PASSAGE SHOWN

Illustration: Sarah Grillo/Axios

Governments can create millions of jobs and put carbon emissions into a "structural decline" with a three-year, $3 trillion push to stitch climate-friendly energy into pandemic response packages, the International Energy Agency said Thursday.

Why it matters: The analysis, crafted with the International Monetary Fund, is an effort put analytical weight behind the push for "green" economic recovery measures.

The big picture: The report looks at potential job creation across an array of energy sectors, floating policy ideas around power, transportation, industry,  buildings, fuels and  "emerging low‐carbon technologies."

  • Overall, they see the "sustainable recovery plan" creating or saving 9 million jobs annually worldwide over three years, while adding over 1% annually to global economic growth.
  • Most of the $3 trillion would come from private finance "mobilized" by government policies, according to IEA head Fatih Birol, who is tweeting about the findings.
  • If enacted, the plan would mean that 2019 was the "definitive peak" in global emissions, IEA said.

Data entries
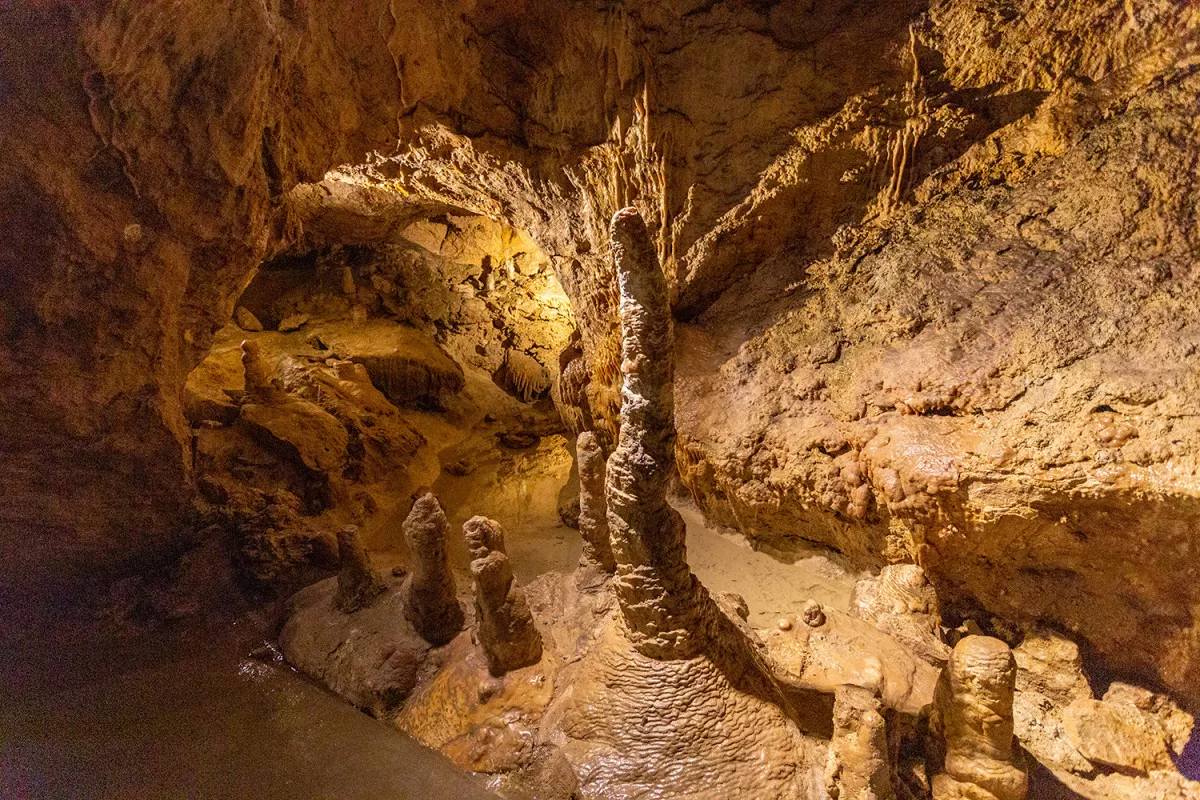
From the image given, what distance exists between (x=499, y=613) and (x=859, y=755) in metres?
1.95

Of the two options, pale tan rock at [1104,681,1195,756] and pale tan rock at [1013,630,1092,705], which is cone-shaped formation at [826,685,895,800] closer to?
pale tan rock at [1013,630,1092,705]

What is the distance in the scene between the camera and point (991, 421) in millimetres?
3184

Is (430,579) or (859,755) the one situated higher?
(430,579)

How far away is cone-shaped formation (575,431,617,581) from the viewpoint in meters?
3.75

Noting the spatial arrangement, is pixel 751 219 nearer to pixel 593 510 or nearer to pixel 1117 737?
pixel 593 510

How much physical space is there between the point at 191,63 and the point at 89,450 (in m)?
2.59

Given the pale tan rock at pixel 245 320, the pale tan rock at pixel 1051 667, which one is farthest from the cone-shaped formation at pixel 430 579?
the pale tan rock at pixel 245 320

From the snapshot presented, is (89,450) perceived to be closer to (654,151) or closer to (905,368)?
(654,151)

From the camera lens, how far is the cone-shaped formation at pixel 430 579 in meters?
3.55

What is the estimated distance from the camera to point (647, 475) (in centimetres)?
254

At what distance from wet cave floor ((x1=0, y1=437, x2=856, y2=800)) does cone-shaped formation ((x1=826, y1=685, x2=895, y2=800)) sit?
171cm

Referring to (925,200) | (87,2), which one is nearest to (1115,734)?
(925,200)

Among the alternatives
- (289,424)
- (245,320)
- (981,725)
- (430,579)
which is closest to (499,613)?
(430,579)

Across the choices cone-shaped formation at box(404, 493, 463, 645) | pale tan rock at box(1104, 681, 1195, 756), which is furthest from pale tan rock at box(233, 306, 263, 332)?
pale tan rock at box(1104, 681, 1195, 756)
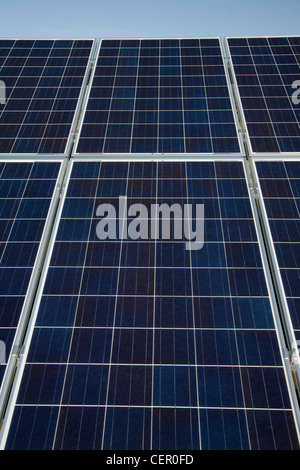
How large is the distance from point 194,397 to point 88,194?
8.61m

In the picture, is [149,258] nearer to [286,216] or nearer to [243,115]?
[286,216]

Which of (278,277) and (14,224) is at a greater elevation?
(14,224)

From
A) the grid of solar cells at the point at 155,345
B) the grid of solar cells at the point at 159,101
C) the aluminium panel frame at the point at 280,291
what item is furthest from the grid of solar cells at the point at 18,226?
the aluminium panel frame at the point at 280,291

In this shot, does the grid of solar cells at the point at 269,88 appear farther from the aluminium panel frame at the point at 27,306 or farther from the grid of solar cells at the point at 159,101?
the aluminium panel frame at the point at 27,306

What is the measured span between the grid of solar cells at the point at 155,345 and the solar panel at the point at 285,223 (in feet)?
2.06

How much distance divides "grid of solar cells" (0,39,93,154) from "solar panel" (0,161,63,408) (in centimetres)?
163

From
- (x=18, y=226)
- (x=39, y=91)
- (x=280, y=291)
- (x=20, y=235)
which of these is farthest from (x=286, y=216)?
(x=39, y=91)

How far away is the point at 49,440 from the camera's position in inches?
347

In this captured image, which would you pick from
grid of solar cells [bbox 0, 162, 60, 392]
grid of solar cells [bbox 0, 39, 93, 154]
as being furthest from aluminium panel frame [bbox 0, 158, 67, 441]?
grid of solar cells [bbox 0, 39, 93, 154]

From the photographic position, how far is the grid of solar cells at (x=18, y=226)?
11.0 meters

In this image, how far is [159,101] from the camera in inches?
706

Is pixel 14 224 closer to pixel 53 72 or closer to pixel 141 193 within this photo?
pixel 141 193

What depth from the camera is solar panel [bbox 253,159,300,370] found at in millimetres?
10836
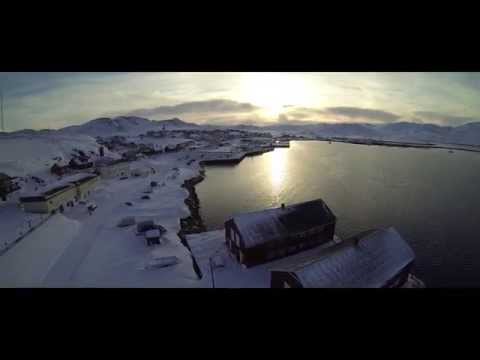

PROBLEMS TO WORK ON
• a. According to the article on the IEA recovery plan, how many jobs would the plan create or save each year worldwide?
• b. Please extend the article on the IEA recovery plan, picking up after its final sentence.

RESPONSES BY TASK
• a. About 9 million jobs annually, over three years.

• b.
Where it stands: IEA points out that globally, energy has not yet been a prominent part of the trillions of dollars of economic response packages worldwide, which have been more focused on emergency stabilization.

  • But it's part of some plans, including some European nations looking to boost electric vehicle sales and make aviation cleaner, and low-carbon energy provisions in recently proposed EU-wide recovery plan.
  • The site Carbon Brief is doing yeoman's work compiling a detailed compendium of energy and climate provisions in pandemic response packages.

What's next: IEA is trying to organize a global coalition behind the idea and convening a July 9 meeting of government officials from dozens of nations, CEOs, investors and others.

Go deeper: IEA outlines three-year plan for sustainable recovery (S&P Global Platts)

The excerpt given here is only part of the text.